### Source records:
================================

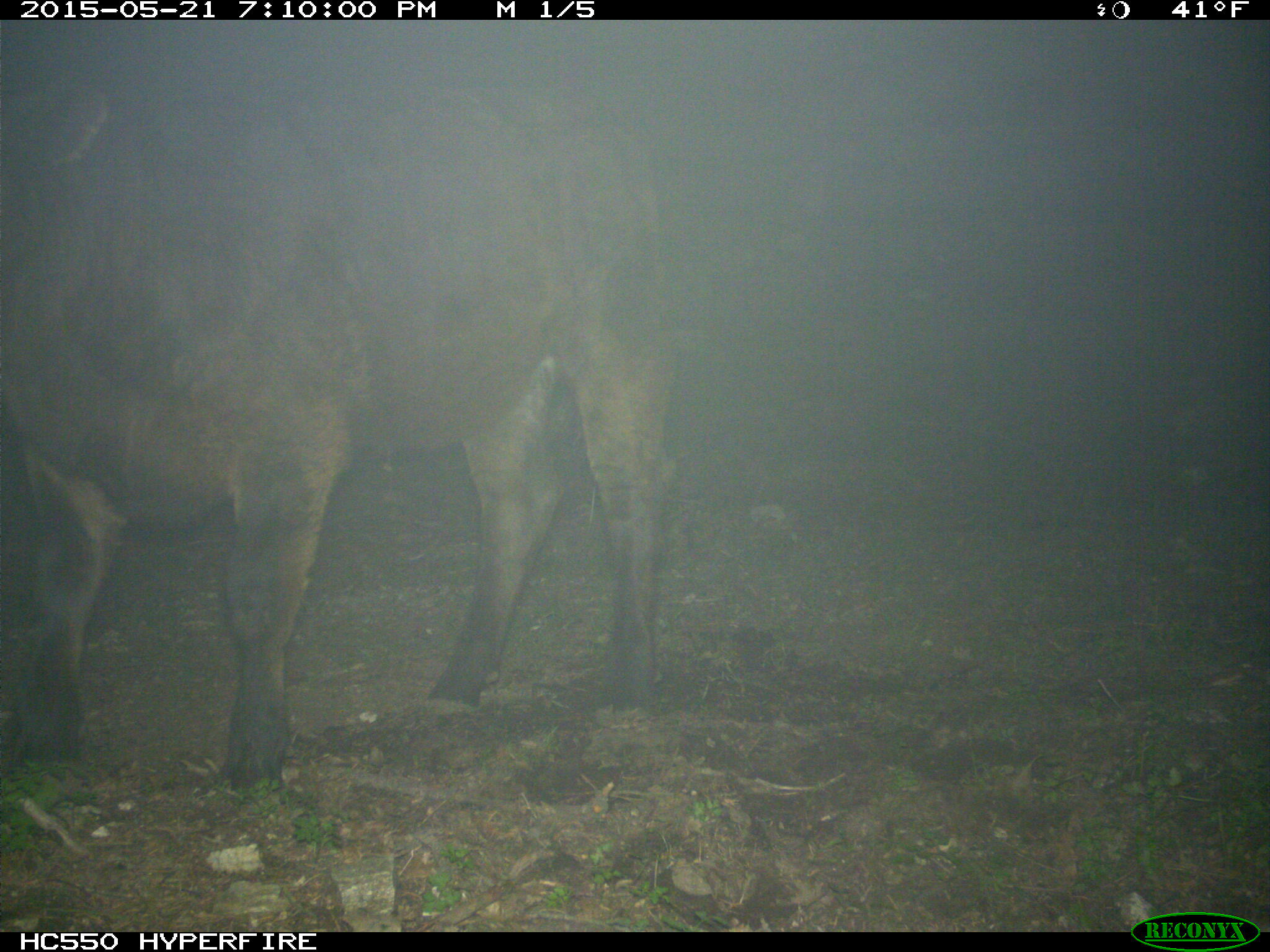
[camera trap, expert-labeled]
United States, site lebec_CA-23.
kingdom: Animalia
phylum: Chordata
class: Mammalia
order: Artiodactyla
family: Bovidae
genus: Bos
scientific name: Bos taurus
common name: domestic cow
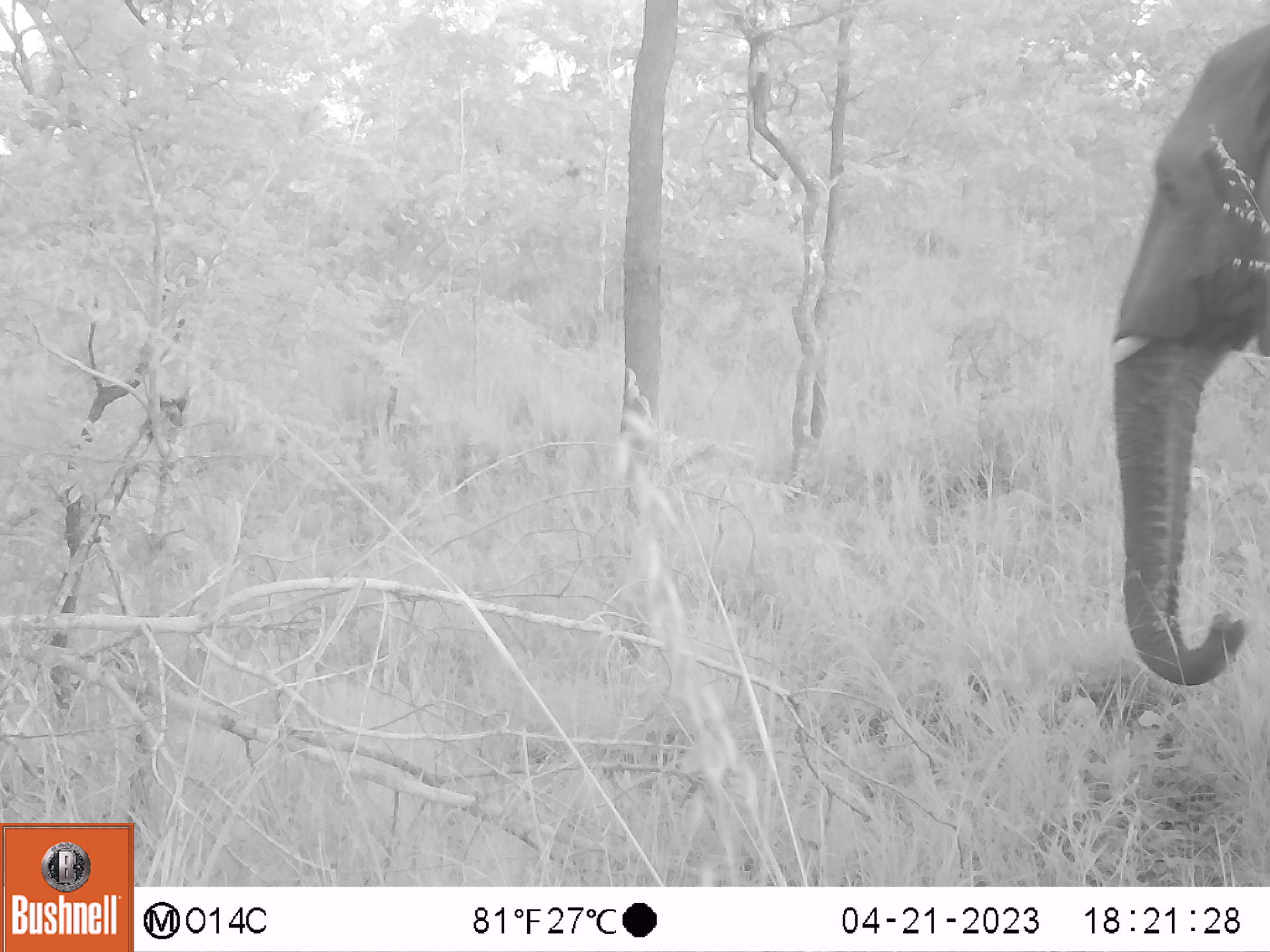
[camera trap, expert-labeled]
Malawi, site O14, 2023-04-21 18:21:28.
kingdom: Animalia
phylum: Chordata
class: Mammalia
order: Proboscidea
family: Elephantidae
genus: Loxodonta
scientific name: Loxodonta africana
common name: african savanna elephant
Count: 1.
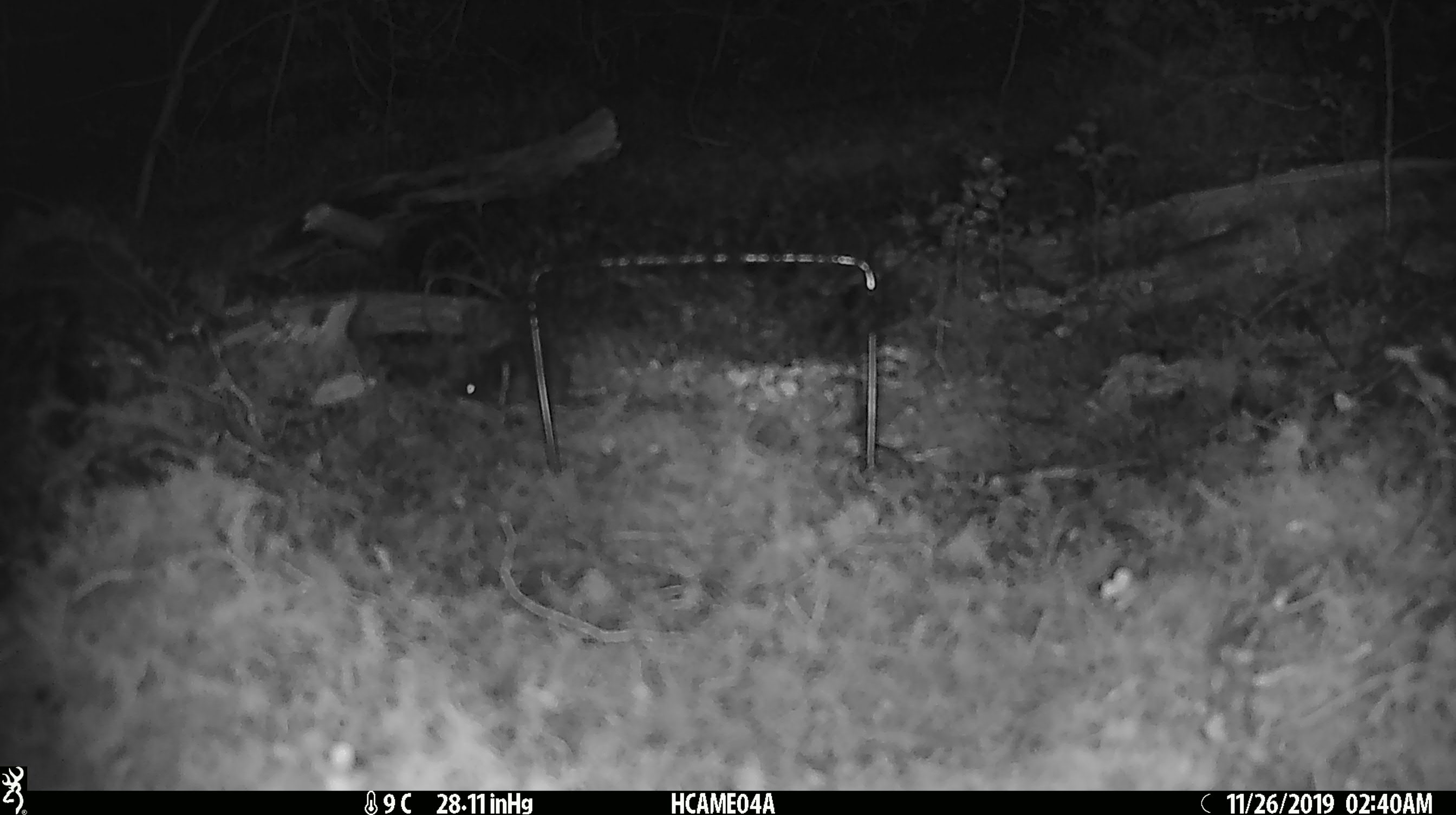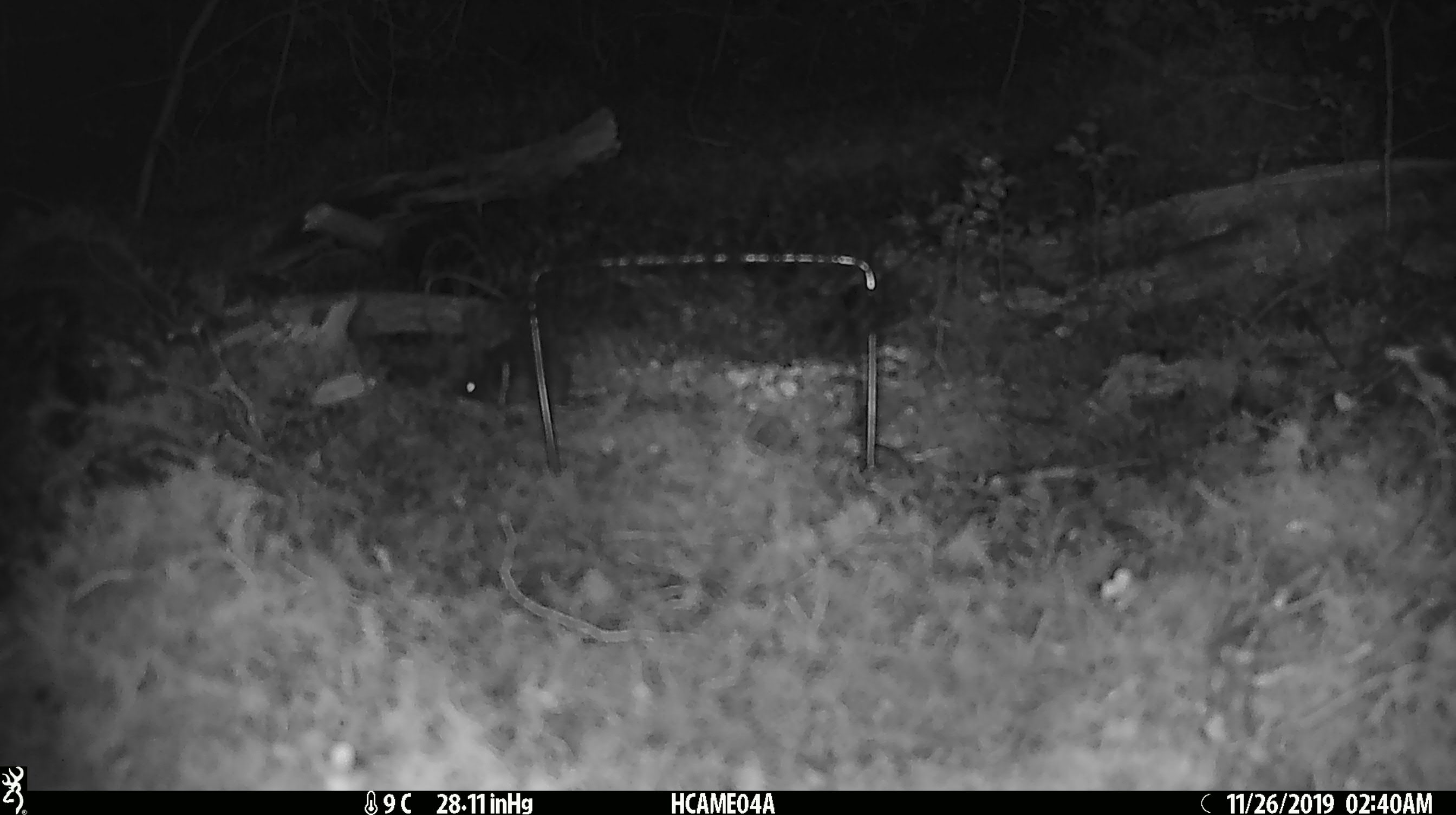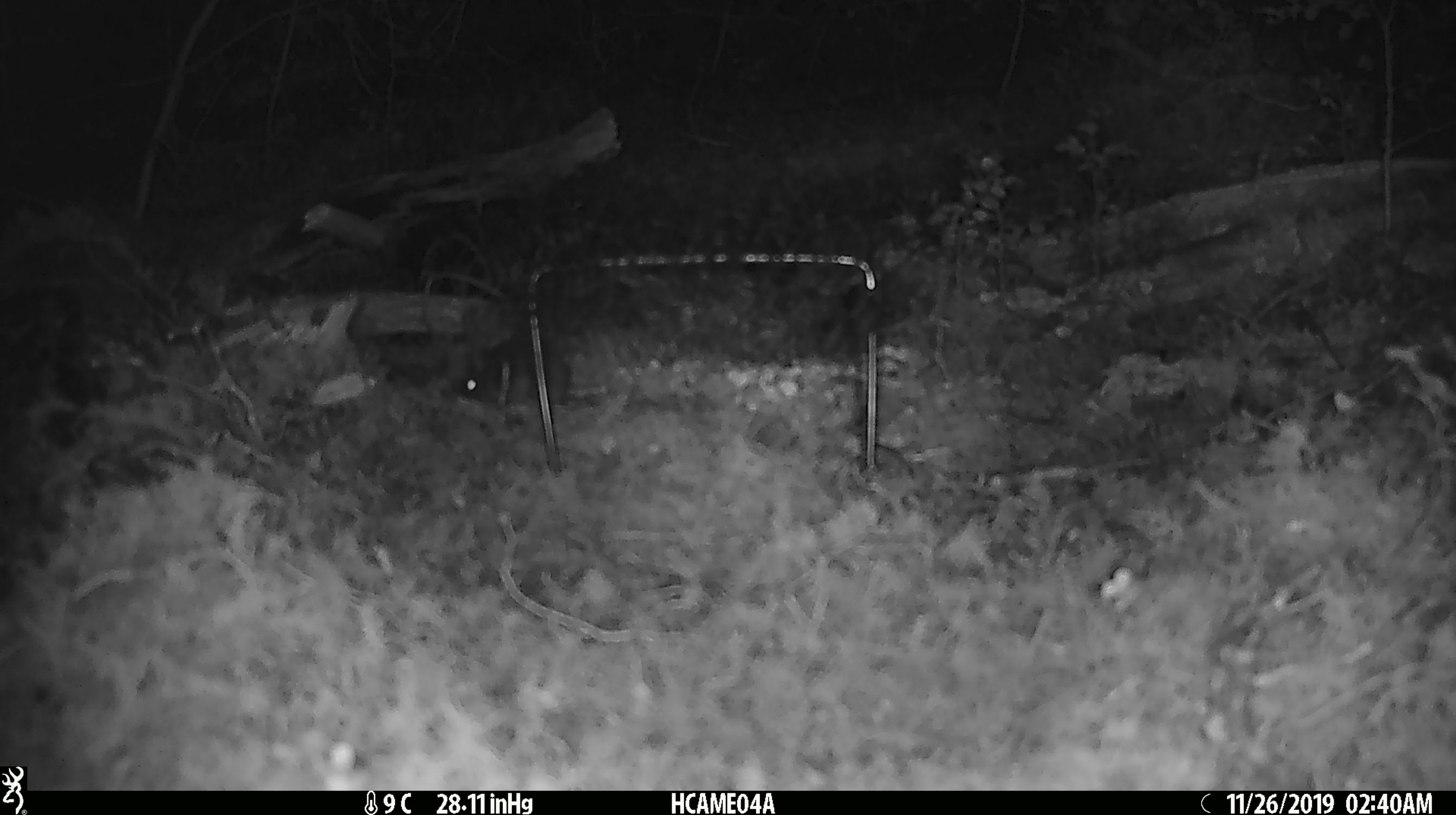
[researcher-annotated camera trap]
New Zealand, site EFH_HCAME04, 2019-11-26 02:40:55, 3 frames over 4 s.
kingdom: Animalia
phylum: Chordata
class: Mammalia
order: Rodentia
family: Muridae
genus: Mus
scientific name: Mus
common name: mouse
Mouse (Mus).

================================

### Exercise:
All the lines above are to be given again exactly as they read, with the pictures removed.

### Answer to this problem:
[camera trap, expert-labeled]
United States, site lebec_CA-23.
kingdom: Animalia
phylum: Chordata
class: Mammalia
order: Artiodactyla
family: Bovidae
genus: Bos
scientific name: Bos taurus
common name: domestic cow
[camera trap, expert-labeled]
Malawi, site O14, 2023-04-21 18:21:28.
kingdom: Animalia
phylum: Chordata
class: Mammalia
order: Proboscidea
family: Elephantidae
genus: Loxodonta
scientific name: Loxodonta africana
common name: african savanna elephant
Count: 1.
[researcher-annotated camera trap]
New Zealand, site EFH_HCAME04, 2019-11-26 02:40:55, 3 frames over 4 s.
kingdom: Animalia
phylum: Chordata
class: Mammalia
order: Rodentia
family: Muridae
genus: Mus
scientific name: Mus
common name: mouse
Mouse (Mus).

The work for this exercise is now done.